__Source passage__.
---
C++ class templates for graph construction and search
This guide covers advanced features and customization options in libgraph for users who need to extend beyond basic graph operations.
For problems requiring optimization across multiple objectives:
struct TravelCost {
double time_hours;
double distance_km;
double monetary_cost;
double comfort_level;
TravelCost(double t = 0, double d = 0, double c = 0, double comfort = 0)
: time_hours(t), distance_km(d), monetary_cost(c), comfort_level(comfort) {}
// Lexicographic comparison: time > distance > cost > comfort
bool operator<(const TravelCost& other) const {
if (time_hours != other.time_hours) return time_hours < other.time_hours;
if (distance_km != other.distance_km) return distance_km < other.distance_km;
if (monetary_cost != other.monetary_cost) return monetary_cost < other.monetary_cost;
return comfort_level > other.comfort_level; // Higher comfort is better
}
// Required operators
bool operator>(const TravelCost& other) const { return other < *this; }
bool operator<=(const TravelCost& other) const { return !(*this > other); }
bool operator>=(const TravelCost& other) const { return !(*this < other); }
bool operator==(const TravelCost& other) const {
return time_hours == other.time_hours &&
distance_km == other.distance_km &&
monetary_cost == other.monetary_cost &&
comfort_level == other.comfort_level;
}
bool operator!=(const TravelCost& other) const { return !(*this == other); }
// Cost accumulation
TravelCost operator+(const TravelCost& other) const {
return TravelCost(
time_hours + other.time_hours,
distance_km + other.distance_km,
monetary_cost + other.monetary_cost,
std::min(comfort_level, other.comfort_level) // Worst comfort of path
);
}
TravelCost& operator+=(const TravelCost& other) {
time_hours += other.time_hours;
distance_km += other.distance_km;
monetary_cost += other.monetary_cost;
comfort_level = std::min(comfort_level, other.comfort_level);
return *this;
}
// For A* heuristic compatibility (optional)
TravelCost operator-(const TravelCost& other) const {
return TravelCost(
std::max(0.0, time_hours - other.time_hours),
std::max(0.0, distance_km - other.distance_km),
std::max(0.0, monetary_cost - other.monetary_cost),
comfort_level // Comfort doesn't subtract meaningfully
);
}
};
// Required: Cost traits specialization
namespace xmotion {
template<>
struct CostTraits<TravelCost> {
static TravelCost infinity() {
return TravelCost(
std::numeric_limits<double>::max(),
std::numeric_limits<double>::max(),
std::numeric_limits<double>::max(),
0.0 // Minimum comfort
);
}
};
}
For simpler multi-criteria costs, use std::tuple for automatic lexicographic comparison:
struct NetworkCost {
std::tuple<int, double, double> values; // (priority, latency, bandwidth)
---
__Exercise material__.
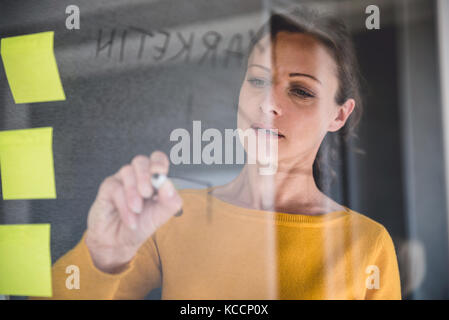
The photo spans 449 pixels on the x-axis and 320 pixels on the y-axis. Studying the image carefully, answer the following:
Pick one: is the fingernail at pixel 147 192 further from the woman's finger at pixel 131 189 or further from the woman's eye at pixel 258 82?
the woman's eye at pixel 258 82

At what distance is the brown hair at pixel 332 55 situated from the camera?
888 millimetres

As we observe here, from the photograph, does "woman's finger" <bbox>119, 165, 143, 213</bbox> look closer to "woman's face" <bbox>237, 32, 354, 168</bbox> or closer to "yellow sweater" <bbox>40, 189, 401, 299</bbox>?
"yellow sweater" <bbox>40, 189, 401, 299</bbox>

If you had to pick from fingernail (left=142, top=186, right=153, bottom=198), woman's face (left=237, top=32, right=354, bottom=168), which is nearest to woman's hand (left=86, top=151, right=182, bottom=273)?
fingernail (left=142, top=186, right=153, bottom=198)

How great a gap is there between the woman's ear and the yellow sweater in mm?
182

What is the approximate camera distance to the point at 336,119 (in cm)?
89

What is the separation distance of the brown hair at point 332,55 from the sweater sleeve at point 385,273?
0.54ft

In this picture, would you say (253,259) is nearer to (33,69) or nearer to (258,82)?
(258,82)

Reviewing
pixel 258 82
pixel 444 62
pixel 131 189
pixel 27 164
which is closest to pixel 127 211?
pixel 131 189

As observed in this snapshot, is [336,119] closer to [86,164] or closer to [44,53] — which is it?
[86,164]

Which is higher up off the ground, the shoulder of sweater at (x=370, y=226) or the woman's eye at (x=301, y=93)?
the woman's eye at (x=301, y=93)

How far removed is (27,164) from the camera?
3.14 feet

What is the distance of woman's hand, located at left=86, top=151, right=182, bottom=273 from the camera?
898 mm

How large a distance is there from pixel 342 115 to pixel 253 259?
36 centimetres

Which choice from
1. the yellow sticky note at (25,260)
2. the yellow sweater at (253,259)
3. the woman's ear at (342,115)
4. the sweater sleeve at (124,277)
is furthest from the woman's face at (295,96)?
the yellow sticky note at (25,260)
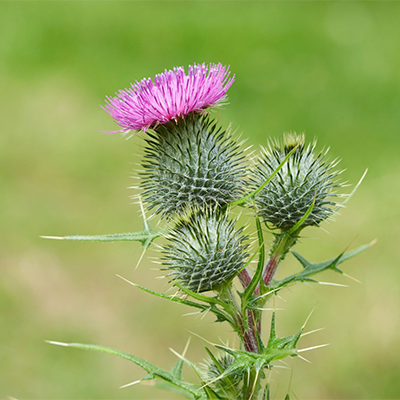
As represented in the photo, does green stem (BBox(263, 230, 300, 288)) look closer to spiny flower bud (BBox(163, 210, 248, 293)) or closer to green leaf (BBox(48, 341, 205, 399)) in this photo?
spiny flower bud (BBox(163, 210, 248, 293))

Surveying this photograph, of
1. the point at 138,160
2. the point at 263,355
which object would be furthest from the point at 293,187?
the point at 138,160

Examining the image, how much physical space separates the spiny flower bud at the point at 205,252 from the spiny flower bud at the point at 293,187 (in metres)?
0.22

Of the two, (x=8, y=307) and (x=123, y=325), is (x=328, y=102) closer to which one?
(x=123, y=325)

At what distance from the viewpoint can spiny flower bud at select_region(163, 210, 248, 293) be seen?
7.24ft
---
__What is asked__.
1. In the listing, change "green stem" to "green shoot" in the lines that start with the line containing "Which choice from" and go on through the end of the listing, and keep everything else the same. Return only those lines, without the pictures.
2. Pick up the libgraph guide where it stops and keep writing it.

__Outputs for the tasks__.
1.
Which choice from
1. the yellow sticky note at (25,260)
2. the yellow sweater at (253,259)
3. the woman's ear at (342,115)
4. the sweater sleeve at (124,277)
is furthest from the woman's face at (295,96)?
the yellow sticky note at (25,260)
As represented in the photo, does green shoot (BBox(263, 230, 300, 288)) look closer to spiny flower bud (BBox(163, 210, 248, 293)) or closer to green leaf (BBox(48, 341, 205, 399)) in this photo?
spiny flower bud (BBox(163, 210, 248, 293))

Surveying this photograph, of
1. the point at 138,160
2. the point at 263,355
which object would be furthest from the point at 293,187?
the point at 138,160

Examining the image, how much physical space separates the spiny flower bud at the point at 205,252 from the spiny flower bud at the point at 293,187 (in metres)?
0.22

Of the two, (x=8, y=307) and (x=123, y=325), is (x=328, y=102) closer to which one?
(x=123, y=325)

At what distance from the viewpoint can spiny flower bud at select_region(163, 210, 248, 293) be seen?
7.24ft

2.
NetworkCost(int priority = 0, double latency = 0.0, double bandwidth = 0.0)
: values(priority, latency, bandwidth) {}
// Tuple provides automatic lexicographic comparison
bool operator<(const NetworkCost& other) const { return values < other.values; }
bool operator>(const NetworkCost& other) const { return values > other.values; }
bool operator<=(const NetworkCost& other) const { return values <= other.values; }
bool operator>=(const NetworkCost& other) const { return values >= other.values; }
bool operator==(const NetworkCost& other) const { return values == other.values; }
bool operator!=(const NetworkCost& other) const { return values != other.values; }
NetworkCost operator+(const NetworkCost& other) const {
return NetworkCost(
std::get<0>(values) + std::get<0>(other.values),
std::get<1>(values) + std::get<1>(other.values),
std::get<2>(values) + std::get<2>(other.values)
);
}
static NetworkCost max() {
return NetworkCost(
std::numeric_limits<int>::max(),
std::numeric_limits<double>::max(),
std::numeric_limits<double>::max()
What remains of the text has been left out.